Weill Cornell Medicine, New York, NY, USA.
Weill Cornell Medicine, New York, NY, USA.
Cancer Treat Rev. 2017 Jun;57:16-27. doi: 10.1016/j.ctrv.2017.04.008. Epub 2017 May 8.
Patients with metastatic castration-resistant prostate cancer (mCPRC) now have an unprecedented number of approved treatment options, including chemotherapies (docetaxel, cabazitaxel), androgen receptor (AR)-targeted therapies (enzalutamide, abiraterone), a radioisotope (radium-223) and a cancer vaccine (sipuleucel-T). However, the optimal treatment sequencing pathway is unknown, and this problem is exacerbated by the issues of primary and acquired resistance. This review focuses on mechanisms of resistance to AR-targeted therapies and taxane-based chemotherapy. Patients treated with abiraterone, enzalutamide, docetaxel or cabazitaxel may present with primary resistance, or eventually acquire resistance when on treatment. Multiple resistance mechanisms to AR-targeted agents have been proposed, including: intratumoral androgen production, amplification, mutation, or expression of AR splice variants, increased steroidogenesis, upregulation of signals downstream of the AR, and development of androgen-independent tumor cells. Known mechanisms of resistance to chemotherapy are distinct, and include: tubulin alterations, increased expression of multidrug resistance genes, TMPRSS2-ERG fusion genes, kinesins, cytokines, and components of other signaling pathways, and epithelial-mesenchymal transition. Utilizing this information, biomarkers of resistance/response have the potential to direct treatment decisions. Expression of the AR splice variant AR-V7 may predict resistance to AR-targeted agents, but available biomarker assays are yet to be prospectively validated in the clinic. Ongoing prospective trials are evaluating the sequential use of different drugs, or combination regimens, and the results of these studies, combined with a deeper understanding of mechanisms of primary and acquired resistance to treatment, have the potential to drive future treatment decisions in mCRPC.
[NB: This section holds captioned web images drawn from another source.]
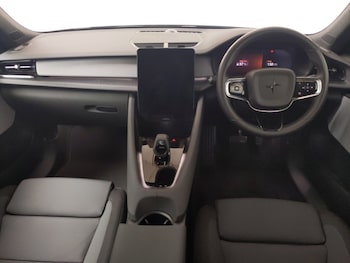 Used Polestar Polestar 2 2022 for sale - 79549909: Photo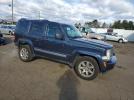 Jeep Liberty Limited Image 4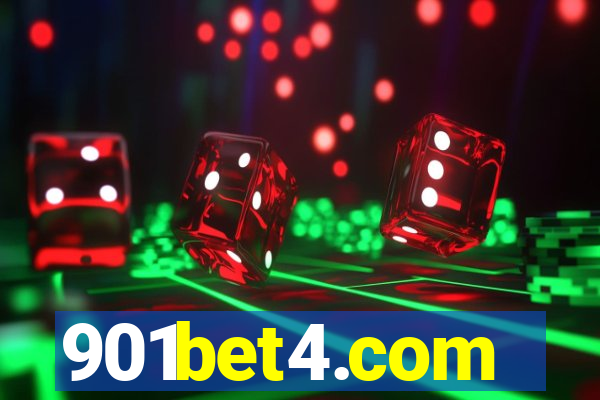 901bet4.com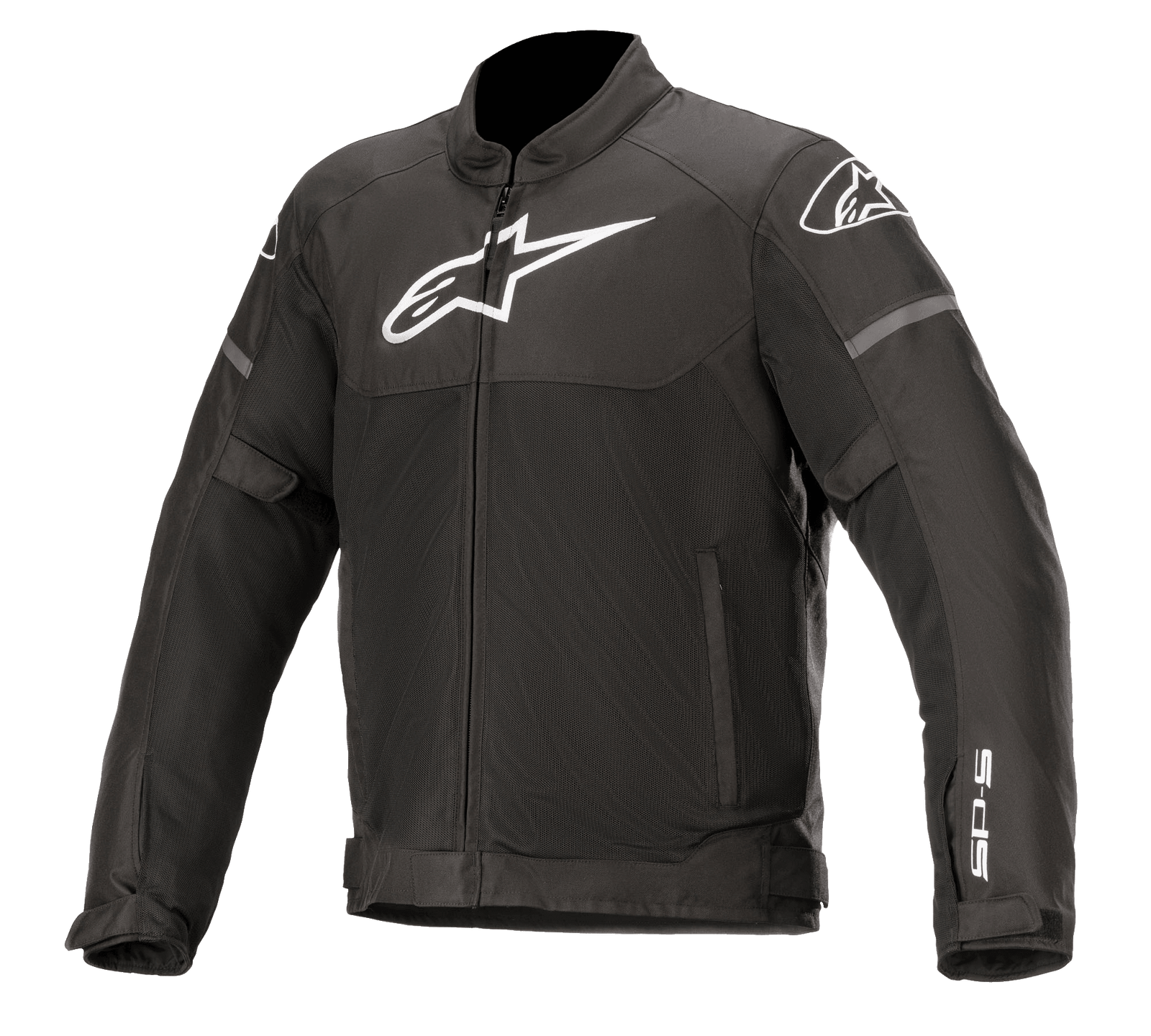 T-SPS Air Jacke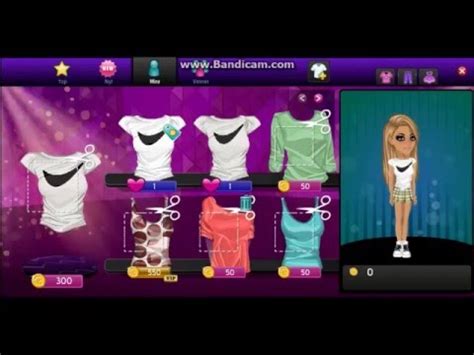 hoe maak je op msp een nike shirt|MSP.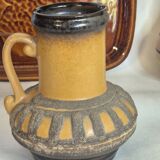 Vase anse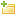 patent prosecution blog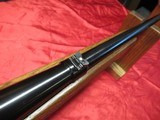Winchester Pre 64 Mod 70 Std 30-06 - 11 of 22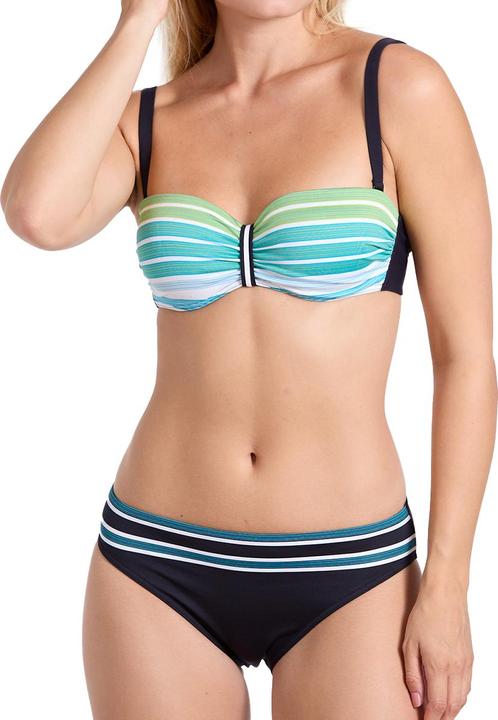 Produktbild SUNFLAIR Basic Bikini-Set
转移性去势抵抗性前列腺癌(mCRPC)患者现在有了前所未有的大量批准的治疗选择,包括化疗药物(多西他赛、卡巴他赛)、雄激素受体(AR)靶向治疗药物(恩扎鲁胺、阿比特龙)、一种放射性同位素(镭-223)和一种癌症疫苗(sipuleucel-T)。然而,最佳的治疗序贯途径尚不清楚,而且原发性和获得性耐药的问题使这一问题更加复杂。本综述重点介绍了针对 AR 靶向治疗药物和紫杉烷类化疗药物的耐药机制。接受阿比特龙、恩扎鲁胺、多西他赛或卡巴他赛治疗的患者可能存在原发性耐药,或者在治疗过程中最终会出现耐药。针对 AR 靶向药物的多种耐药机制已经被提出,包括:肿瘤内雄激素的产生、扩增、突变或 AR 剪接变体的表达、类固醇生成增加、AR 下游信号的上调,以及雄激素非依赖性肿瘤细胞的发展。已知的化疗耐药机制是不同的,包括:微管改变、多药耐药基因、TMPRSS2-ERG 融合基因、驱动蛋白、细胞因子和其他信号通路的成分表达增加,以及上皮-间充质转化。利用这些信息,耐药/反应的生物标志物有可能指导治疗决策。AR 剪接变体 AR-V7 的表达可能预测对 AR 靶向药物的耐药性,但目前尚有待在临床上前瞻性验证的生物标志物检测方法。正在进行的前瞻性试验正在评估不同药物的序贯使用或联合治疗方案,这些研究的结果,加上对原发性和获得性耐药机制的更深入了解,有可能推动 mCRPC 未来的治疗决策。